11 Bonding Activities to use with your Older Adopted Kids

Posted by : Theresa in Adoptive Parenting Blog at 07:21 pm , 405 words, 206 views  
Categories: Bonding
lenaNearly all of my adopted children have come to me as older kids. Most were teenagers when they arrived, from disruptions, hurt and angry and incredibly resistant to trust. Nearly all had a RAD diagnosis on top of everything else.

With teenagers, there’s not much time with us before they are “grown ups”. For bonding and attachment, we have to work fast – but also have it appear slow, so as not to frighten the kids off too quickly, but allow THEM to choose when and how they will attach. I once told our therapist that our family seems to function with "intensive subtlety".

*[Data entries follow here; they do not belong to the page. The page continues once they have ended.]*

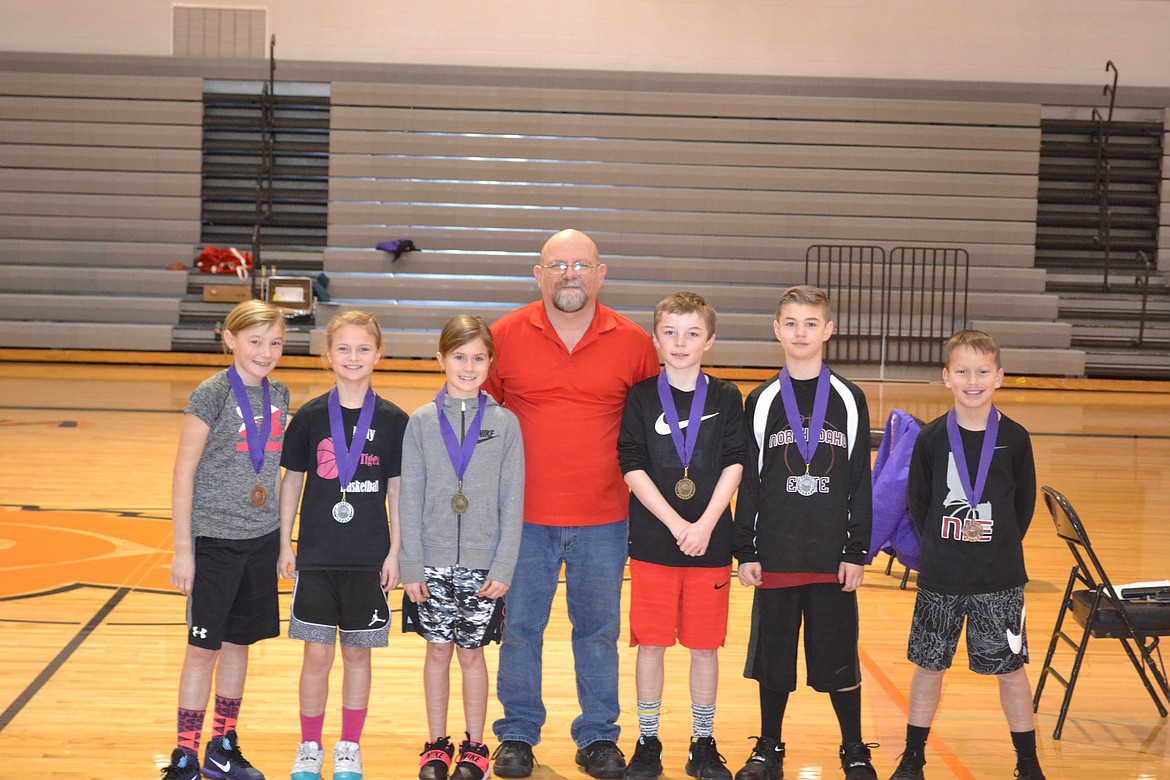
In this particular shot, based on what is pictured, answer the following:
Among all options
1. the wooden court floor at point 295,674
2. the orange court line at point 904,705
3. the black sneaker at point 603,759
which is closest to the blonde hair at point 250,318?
the wooden court floor at point 295,674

Here are 11 activities we use at our home that seem to make helpful strides toward building bonds for parent and older child. (Most of our older adoptees have been girls, so a couple of these would likely not apply if you are working with a male child.)

1. Hair brushing – Before bed, I take a few minutes to brush the hair out for a child with long hair. I usually do this in front of the television. This allows the intensity of the activity to be muted by the distraction of the program, which makes the child more willing/makes it less painful (literally or figuratively). It also usually allows me to continue the activity for far longer than we would without it.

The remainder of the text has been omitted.